Wanted to wish you all the best for when it kicks off,hopefully it wont be long now xx


----------



## Insane (Apr 19, 2008)

zacknzena said:


> aww good luck  common now get cracking doggy we dont want a csection now do we


No we dont! But the main priority is that Jess and her pups are safe.

Temp at 10.30 - 37.1 and I can see a small space in her vulva just the size of a little finger but I have not seen any contractions and she is lying down quite restful on the sofa. I feel I may have to move her in a bit as OH has said no she cannot have them there!


----------



## zacknzena (Jan 2, 2010)

Insane said:


> No we dont! But the main priority is that Jess and her pups are safe.
> 
> Temp at 10.30 - 37.1 and I can see a small space in her vulva just the size of a little finger but I have not seen any contractions and she is lying down quite restful on the sofa. I feel I may have to move her in a bit as OH has said no she cannot have them there!


aww bless her


----------



## Insane (Apr 19, 2008)

Temp now 37.3, going up - does anyone know whether is was down long enough? She is still just lying on the sofa quietly.


----------



## Insane (Apr 19, 2008)

Still no change. Rang vet and he has said that if nothing has happened by Wednesday morning bring her in for a scan but if I am worried ring him anytime.


----------



## Tanya1989 (Dec 4, 2009)

What day will she be on on wed?


----------



## Insane (Apr 19, 2008)

Tanya1989 said:


> What day will she be on on wed?


67 from mating on day 11.


----------



## cav (May 23, 2008)

Insane said:


> Still no change. Rang vet and he has said that if nothing has happened by Wednesday morning bring her in for a scan but if I am worried ring him anytime.


Hi

Sorry not been on for a few days 
been busy with pups and weaning lol

ive never had a dog go over her dates even my singleton puppy was bang on the due date but i dont go with what vets say i go with what i feel is right and to be honest i think i would book her in for c-section if your worried

can you still feel pups moving?


----------



## Insane (Apr 19, 2008)

Yes still feel pups moving. Last night I remebered when Jess was mated she nearly didn't let him but then changed her mind, also the owner of the stud dog who has a lot more experience than me checked her discharge and said it was still a little red (not completely straw coloured) so was surprised when she did.

I am still a little worried but I do trust my vet as he has been with through thick and thin with my big dog Sid's illness, giving up lots of his own time to help him. I will keep a close watch on puppies and insist on c section Wednesday if she has not whelped by then but I am keeping everything crossed that it will happen tonight as her temp has gone down again to 37.0 (may have gone lower as I did not check for 4 hours).
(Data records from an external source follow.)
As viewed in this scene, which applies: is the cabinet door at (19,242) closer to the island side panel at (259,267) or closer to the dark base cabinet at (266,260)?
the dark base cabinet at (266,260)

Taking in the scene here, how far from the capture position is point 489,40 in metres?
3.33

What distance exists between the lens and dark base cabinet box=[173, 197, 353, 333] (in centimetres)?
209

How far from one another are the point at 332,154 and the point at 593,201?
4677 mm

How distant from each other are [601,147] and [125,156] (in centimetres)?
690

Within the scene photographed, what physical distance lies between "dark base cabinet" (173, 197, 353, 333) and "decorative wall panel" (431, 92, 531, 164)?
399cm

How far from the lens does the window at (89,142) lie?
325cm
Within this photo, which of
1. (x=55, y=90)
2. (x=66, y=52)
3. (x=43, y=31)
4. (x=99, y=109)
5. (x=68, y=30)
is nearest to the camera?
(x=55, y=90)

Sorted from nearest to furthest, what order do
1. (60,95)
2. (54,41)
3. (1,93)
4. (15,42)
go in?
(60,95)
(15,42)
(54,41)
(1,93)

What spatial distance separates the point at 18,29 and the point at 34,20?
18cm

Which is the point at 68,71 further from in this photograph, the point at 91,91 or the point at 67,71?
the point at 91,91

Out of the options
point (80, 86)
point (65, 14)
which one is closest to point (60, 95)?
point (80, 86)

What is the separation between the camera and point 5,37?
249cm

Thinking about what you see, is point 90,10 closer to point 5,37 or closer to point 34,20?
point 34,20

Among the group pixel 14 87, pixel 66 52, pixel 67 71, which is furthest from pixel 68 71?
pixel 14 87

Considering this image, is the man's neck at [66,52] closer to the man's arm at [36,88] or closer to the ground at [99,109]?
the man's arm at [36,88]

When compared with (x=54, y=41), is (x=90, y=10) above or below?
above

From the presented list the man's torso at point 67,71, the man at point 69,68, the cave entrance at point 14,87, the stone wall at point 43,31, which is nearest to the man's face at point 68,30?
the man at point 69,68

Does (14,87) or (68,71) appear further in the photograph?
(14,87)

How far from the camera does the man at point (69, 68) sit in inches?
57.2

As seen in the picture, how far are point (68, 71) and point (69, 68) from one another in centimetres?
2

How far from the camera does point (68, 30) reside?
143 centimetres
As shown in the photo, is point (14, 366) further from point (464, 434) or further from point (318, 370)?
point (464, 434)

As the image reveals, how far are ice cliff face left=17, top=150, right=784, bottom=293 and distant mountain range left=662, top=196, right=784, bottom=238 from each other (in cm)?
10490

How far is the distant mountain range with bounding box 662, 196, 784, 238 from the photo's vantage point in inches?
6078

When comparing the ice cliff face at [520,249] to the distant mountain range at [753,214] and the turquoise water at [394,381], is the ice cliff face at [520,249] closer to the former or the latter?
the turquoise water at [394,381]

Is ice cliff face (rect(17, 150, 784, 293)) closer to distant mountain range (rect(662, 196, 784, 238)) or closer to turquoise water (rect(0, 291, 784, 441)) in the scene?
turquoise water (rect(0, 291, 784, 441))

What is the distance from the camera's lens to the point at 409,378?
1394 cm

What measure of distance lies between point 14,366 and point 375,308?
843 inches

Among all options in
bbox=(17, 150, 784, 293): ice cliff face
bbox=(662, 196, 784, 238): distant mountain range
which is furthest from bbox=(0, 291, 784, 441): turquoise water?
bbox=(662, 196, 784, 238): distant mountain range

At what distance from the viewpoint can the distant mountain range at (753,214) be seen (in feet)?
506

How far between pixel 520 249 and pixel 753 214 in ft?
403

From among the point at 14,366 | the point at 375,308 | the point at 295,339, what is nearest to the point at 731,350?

She is also panting and digging.

Do you think this is a good plan of action?


----------



## Insane (Apr 19, 2008)

She just refused some ham, which is the one thing she has snatched everytime upto now. Good sign I think


----------



## alaun (Jul 21, 2009)

I need to go to bed soon, but I would have liked to watch a little longer. Fingers crossed things get moving tonight. xx


----------



## cav (May 23, 2008)

Insane said:


> Yes still feel pups moving. Last night I remebered when Jess was mated she nearly didn't let him but then changed her mind, also the owner of the stud dog who has a lot more experience than me checked her discharge and said it was still a little red (not completely straw coloured) so was surprised when she did.
> 
> I am still a little worried but I do trust my vet as he has been with through thick and thin with my big dog Sid's illness, giving up lots of his own time to help him. I will keep a close watch on puppies and insist on c section Wednesday if she has not whelped by then but I am keeping everything crossed that it will happen tonight as her temp has gone down again to 37.0 (may have gone lower as I did not check for 4 hours). She is also panting and digging.
> 
> Do you think this is a good plan of action?


It does sound like things are moving i so hope she as them tonight or in the morning .

:thumbup:


----------



## cav (May 23, 2008)

Take her out for a wee see if that gets things moving?


----------



## Insane (Apr 19, 2008)

cav said:


> Take her out for a wee see if that gets things moving?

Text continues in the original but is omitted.